- Nearest city: Iguape, São Paulo
- Coordinates: 25°04′44″S 47°13′01″W﻿ / ﻿25.079°S 47.217°W
- Area: 1,728 hectares (4,270 acres)
- Designation: Ecological station
- Created: 21 July 1986

= Tupiniquins Ecological Station =

Tupiniquins Ecological Station (Estação Ecológica dos Tupiniquins) is a coastal marine ecological station on the coast of São Paulo State, Brazil.

==Location==

The Tupiniquins Ecological Station is a coastal marine area of 1728 ha that was created on 21 July 1986.
It is administered by the Chico Mendes Institute for Biodiversity Conservation.
It is in the municipalities of Cananéia, Itanhaém and Peruíbe in São Paulo State.
The unit includes the following islands and islets:

| Island/Islet | Coordinates |
|---|---|
| A. Ilha Queimada Pequena | 24°22′32″S 46°48′23″W﻿ / ﻿24.375526°S 46.806452°W |
| B. Ilhota das Gaivotas | 24°22′29″S 46°48′14″W﻿ / ﻿24.374784°S 46.804010°W |
| C. Ilha de Peruibe | 24°21′42″S 46°58′49″W﻿ / ﻿24.361591°S 46.980299°W |
| D. Ilha do Cambriú | 25°09′54″S 47°54′41″W﻿ / ﻿25.164900°S 47.911505°W |
| E. Ilha do Castilho | 25°16′25″S 47°57′17″W﻿ / ﻿25.273521°S 47.954857°W |

==Conservation and environment==

The Ecological Station is a "strict nature reserve" under IUCN protected area category Ia.

DATA EXTRACTS:
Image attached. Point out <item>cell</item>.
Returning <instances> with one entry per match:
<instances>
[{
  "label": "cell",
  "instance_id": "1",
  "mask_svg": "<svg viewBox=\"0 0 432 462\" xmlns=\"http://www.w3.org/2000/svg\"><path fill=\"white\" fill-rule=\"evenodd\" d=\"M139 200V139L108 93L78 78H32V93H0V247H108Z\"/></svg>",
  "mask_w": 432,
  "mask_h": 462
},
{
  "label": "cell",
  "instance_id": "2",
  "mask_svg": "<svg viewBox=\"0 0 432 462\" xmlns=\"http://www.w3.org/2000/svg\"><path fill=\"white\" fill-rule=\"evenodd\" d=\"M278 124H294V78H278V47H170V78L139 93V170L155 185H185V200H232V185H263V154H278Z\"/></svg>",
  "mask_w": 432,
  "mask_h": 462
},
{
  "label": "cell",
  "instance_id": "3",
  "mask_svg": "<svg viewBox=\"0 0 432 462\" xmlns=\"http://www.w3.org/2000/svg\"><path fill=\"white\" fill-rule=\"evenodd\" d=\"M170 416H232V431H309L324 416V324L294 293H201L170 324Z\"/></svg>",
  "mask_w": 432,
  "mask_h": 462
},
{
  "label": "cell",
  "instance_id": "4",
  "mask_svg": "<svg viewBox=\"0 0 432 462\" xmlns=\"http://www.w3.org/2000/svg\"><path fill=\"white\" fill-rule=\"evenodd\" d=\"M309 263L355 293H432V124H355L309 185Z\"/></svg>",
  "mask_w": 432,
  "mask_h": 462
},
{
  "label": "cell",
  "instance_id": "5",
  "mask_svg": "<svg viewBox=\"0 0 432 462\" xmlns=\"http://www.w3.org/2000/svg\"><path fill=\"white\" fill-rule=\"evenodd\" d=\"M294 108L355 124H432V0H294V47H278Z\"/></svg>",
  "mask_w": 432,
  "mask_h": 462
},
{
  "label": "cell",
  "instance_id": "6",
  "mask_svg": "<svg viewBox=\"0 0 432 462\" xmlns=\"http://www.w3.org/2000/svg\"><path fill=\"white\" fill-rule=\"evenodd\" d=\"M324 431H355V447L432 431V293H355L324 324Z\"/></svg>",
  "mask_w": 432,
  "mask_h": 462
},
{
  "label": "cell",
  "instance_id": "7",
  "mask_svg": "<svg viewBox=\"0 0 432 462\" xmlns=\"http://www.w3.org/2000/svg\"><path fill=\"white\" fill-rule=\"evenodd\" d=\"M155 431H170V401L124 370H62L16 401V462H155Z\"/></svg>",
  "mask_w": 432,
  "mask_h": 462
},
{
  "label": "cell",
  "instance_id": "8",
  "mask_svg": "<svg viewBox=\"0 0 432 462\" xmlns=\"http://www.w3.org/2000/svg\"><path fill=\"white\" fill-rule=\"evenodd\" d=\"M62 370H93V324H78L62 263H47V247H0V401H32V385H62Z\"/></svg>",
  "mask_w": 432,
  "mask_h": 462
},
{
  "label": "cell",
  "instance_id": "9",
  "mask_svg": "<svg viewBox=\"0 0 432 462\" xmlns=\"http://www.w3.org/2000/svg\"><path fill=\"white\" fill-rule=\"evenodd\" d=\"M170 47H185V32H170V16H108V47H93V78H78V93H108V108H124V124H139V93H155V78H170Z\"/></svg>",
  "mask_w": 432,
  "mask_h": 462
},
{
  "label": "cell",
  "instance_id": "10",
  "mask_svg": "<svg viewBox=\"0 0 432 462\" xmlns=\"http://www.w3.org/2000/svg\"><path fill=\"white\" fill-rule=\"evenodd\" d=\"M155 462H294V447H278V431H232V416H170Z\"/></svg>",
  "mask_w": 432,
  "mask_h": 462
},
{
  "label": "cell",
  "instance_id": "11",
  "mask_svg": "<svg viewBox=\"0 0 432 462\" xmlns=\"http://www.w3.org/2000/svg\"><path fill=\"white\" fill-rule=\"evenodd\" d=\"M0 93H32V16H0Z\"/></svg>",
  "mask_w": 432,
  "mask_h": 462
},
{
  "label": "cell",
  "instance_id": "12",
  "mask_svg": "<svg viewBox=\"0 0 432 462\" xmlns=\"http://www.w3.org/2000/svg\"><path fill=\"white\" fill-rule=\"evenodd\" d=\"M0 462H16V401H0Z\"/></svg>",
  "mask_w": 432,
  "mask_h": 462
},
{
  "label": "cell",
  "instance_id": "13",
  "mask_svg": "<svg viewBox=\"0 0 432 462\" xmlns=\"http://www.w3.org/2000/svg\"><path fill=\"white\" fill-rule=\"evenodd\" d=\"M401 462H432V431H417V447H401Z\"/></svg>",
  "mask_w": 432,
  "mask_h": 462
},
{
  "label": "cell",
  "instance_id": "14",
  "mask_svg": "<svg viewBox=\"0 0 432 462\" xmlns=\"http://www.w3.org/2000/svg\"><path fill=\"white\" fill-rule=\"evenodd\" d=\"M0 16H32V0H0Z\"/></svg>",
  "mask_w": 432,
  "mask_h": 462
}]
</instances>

EXERCISE REQUIREMENTS:
**a)** Answer these questions using the text on the Tupiniquins Ecological Station, not the entries. Give each answer on its own line, marked to match its question.
(i) Which institute administers the station?
(ii) In which municipalities does the station lie?
(iii) Under which IUCN protected area category is the station a "strict nature reserve"?
**b)** Please continue the text on the Tupiniquins Ecological Station, starting after its last sentence.

ANSWERS BY ITEM NUMBER:
**a)**
(i) The Chico Mendes Institute for Biodiversity Conservation
(ii) Cananéia, Itanhaém and Peruíbe, in São Paulo State
(iii) Category Ia

**b)**
The purpose is to conserve nature and support research.
Average rainfall is 2248 mm and average temperature 21 C.
Vegetation is from the Atlantic Forest biome with plants typical of salt marshes, sandy ridges, plains and continental beaches.
Migratory bird species included royal tern (Thalasseus maximus), Sandwich tern (Thalasseus sandvicensis), South American tern (Sterna hirundinacea) and peregrine falcon (Falco peregrinus).
The conservation unit is part of the Lagamar mosaic.